Doch, wie war das nun mit dem Manöver. Bisher wurde bei mir die Lokomotive immer abgehängt, aber Kollegen berichteten mir, dass sie schon Schiebehilfe stellen mussten, weil der Rangiertraktor mit den Wagen überfordert war. Jeder Rangierarbeiter richtet sich anders ein und ich weiss ja nicht, welche Version heute angesagt ist. Aber das werde ich bald erfahren, denn der Rangiertraktor ist soeben an den Wagen angefahren.

Es kann nur noch wenige Minuten dauern, bis ich erfahre, wie das Manöver abläuft. Die Hauptleitung wird nun von zwei Seiten mit Druckluft versorgt. Das führt dazu, dass mein Bremsventil versucht den von mir vorgegebenen Druck zu halten.

Der Rangiertraktor versucht dasselbe. Die Folgen sind verblüffend, denn die Hauptleitung wird nun entleert, weil die Druckkombination nicht vorgesehen ist. Der Lärm ist dabei im Führerstand nicht zu überhören.

Plötzlich wird es ruhig. Aha, die Hauptleitung wurde getrennt. Nur, der Rangierarbeiter kann unmöglich schon bei meiner Lokomotive sein. Ich gehe zur Türe und blicke nach hinten. Dort erkenne ich, dass die Komposition getrennt wurde.

Scheinbar fährt er in zwei Schritten hoch und benötigt meine Schubhilfe nicht. Daher hätte ich die Lokomotive abhängen können. Nur, hellsehen kann ich noch nicht, auch wenn das öfters erwartet wird.

Es dauerte nicht lange, bis auch die letzten Wagen von meiner Lokomotive getrennt wurden. Der Rangierarbeiter begibt sich gerade auf den Weg zu mir. Er will die Frachtpapiere, die noch auf meiner Lokomotive sind. Diese liegen noch auf dem Führerpult, es macht sich besser, wenn ich diese in der Hand halte, wenn der Rangierarbeiter bei mir ist. Als er beim Führerstand ist, reiche ich ihm die Papiere und habe somit mit dem Zug abgeschlossen, nichts davon ist jetzt in meiner Verantwortung. 

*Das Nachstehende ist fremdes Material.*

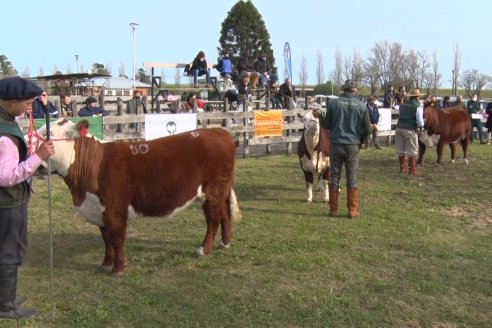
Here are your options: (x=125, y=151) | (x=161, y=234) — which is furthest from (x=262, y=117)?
(x=125, y=151)

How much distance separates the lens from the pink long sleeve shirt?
3496 millimetres

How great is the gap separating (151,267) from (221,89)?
585 inches

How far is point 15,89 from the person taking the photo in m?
3.63

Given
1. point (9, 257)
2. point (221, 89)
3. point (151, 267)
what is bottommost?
point (151, 267)

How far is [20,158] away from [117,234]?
5.90ft

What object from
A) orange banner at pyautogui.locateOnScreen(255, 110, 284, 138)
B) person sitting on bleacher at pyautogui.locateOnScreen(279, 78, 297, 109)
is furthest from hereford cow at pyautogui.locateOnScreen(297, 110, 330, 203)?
person sitting on bleacher at pyautogui.locateOnScreen(279, 78, 297, 109)

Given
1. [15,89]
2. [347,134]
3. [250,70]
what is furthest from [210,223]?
[250,70]

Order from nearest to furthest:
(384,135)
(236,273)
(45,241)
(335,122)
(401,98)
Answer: (236,273) < (45,241) < (335,122) < (384,135) < (401,98)

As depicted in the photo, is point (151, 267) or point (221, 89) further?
point (221, 89)

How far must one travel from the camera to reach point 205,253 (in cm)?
608

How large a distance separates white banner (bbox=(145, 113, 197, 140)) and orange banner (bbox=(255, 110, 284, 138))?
2.42m

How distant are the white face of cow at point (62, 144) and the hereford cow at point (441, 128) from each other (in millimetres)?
9988

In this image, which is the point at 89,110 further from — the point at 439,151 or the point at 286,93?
the point at 439,151

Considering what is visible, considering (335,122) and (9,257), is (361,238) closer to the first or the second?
(335,122)
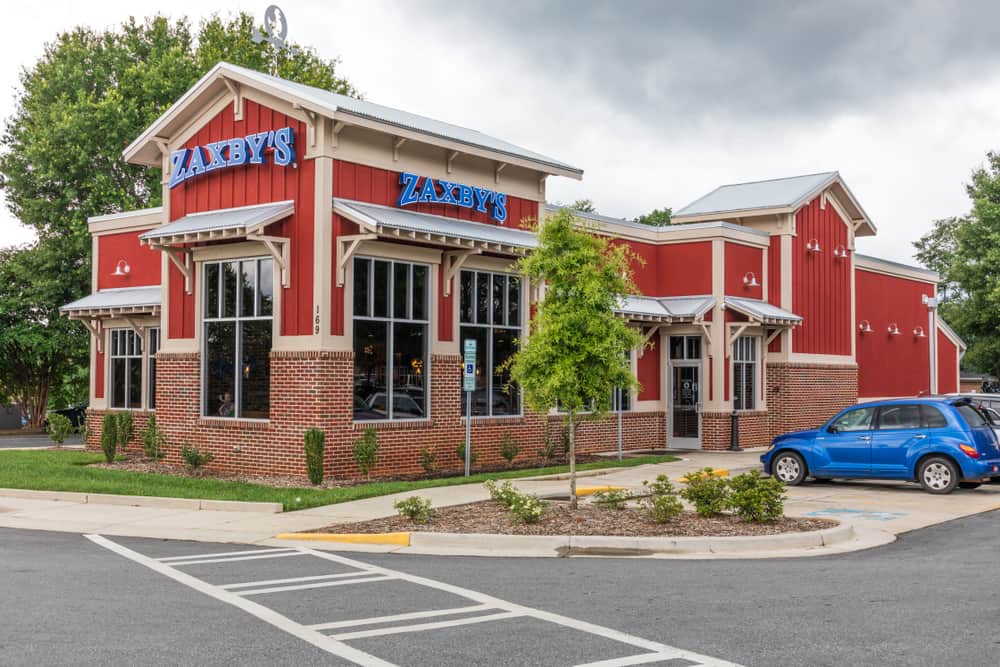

Der Rangierarbeiter entschuldigt sich für die Verspätung, aber er habe schon früher begonnen und hätte noch einen Ölzug wegstellen müssen. Da reiche die Zeit einfach nicht. Zudem hätte mein Kollege mit dem Ölzug den Bahnhof nicht gut gekannt. Ich denke mir, dass das bei mir auch nicht besser ist, denn in diesem Anschlussgleis war ich noch nie. Auch ich würde es dann gemütlicher nehmen. Aber jetzt bin ich nur noch eine Lokomotive und habe wieder gute Bremsen.

Er erkundigt sich, was mit meiner Lokomotive geschieht. Die fährt als Lokzug nach Däniken. Soweit ist alles gut. Ich erfahre, dass ich mit meiner Lokomotive vorziehen und auswechseln könne, danach könne ich dann gleich mit dem Lokzug starten. Ich bedanke mich für die Information und verabschiede mich. Die Leute in den Bahnhöfen haben es auch nicht immer leicht, immer weniger Personal muss immer mehr Arbeit verrichten. Das kann nicht gut enden.

Ist doch einfach, die Leistung der Arbeiter reicht einfach nicht mehr aus. Produktiver werden geht irgendwann einfach nicht mehr, weil die Anlagen dies nicht mehr zulassen. Die Ware kommt zu spät zum Kunden, der Kunde ist verärgert, das Personal hat Stress und letztlich gibt es den lachenden Dritten. Diese Erfahrung mussten wir vor nicht allzu langer Zeit ganz in der Nähe machen. Nur, ob das für den Kunden besser ist? Gewinnen wird letztlich der LKW.

Auch jetzt wird meine Weiterfahrt verzögert. Ich muss mit meinen Lokomotiven über eine Weichenverbindung auf das Ausfahrgleis wechseln. Nur besteht der Bahnhof in diesem Bereich noch aus zwei Geleisen. Diese werden jedoch von den durchfahrenden Zügen benutzt, so dass eine rangierende Lokomotive kaum Platz findet. Die Anlagen passen längst nicht mehr zum Verkehr und so verzögert sich alles immer etwas. Das Personal ist genervt und die Kassen bleiben leer.

Endlich, das Zwergsignal vor mir geht auf Fahrt. Ich kann meine letzten Meter in diesem Führerstand fahren. Dann werde ich in einem Gefälle stehen, mich fast auf der Strecke befinden. Beim Aussteigen werde ich irgendwie abspringen müssen, denn dort ist die Anlage nicht für diese Arbeit ausgelegt. Aber solche Situationen, die gefährlich sein können, treffen wir immer an. Vorsicht ist dann angesagt. Schnell ist es aber nicht.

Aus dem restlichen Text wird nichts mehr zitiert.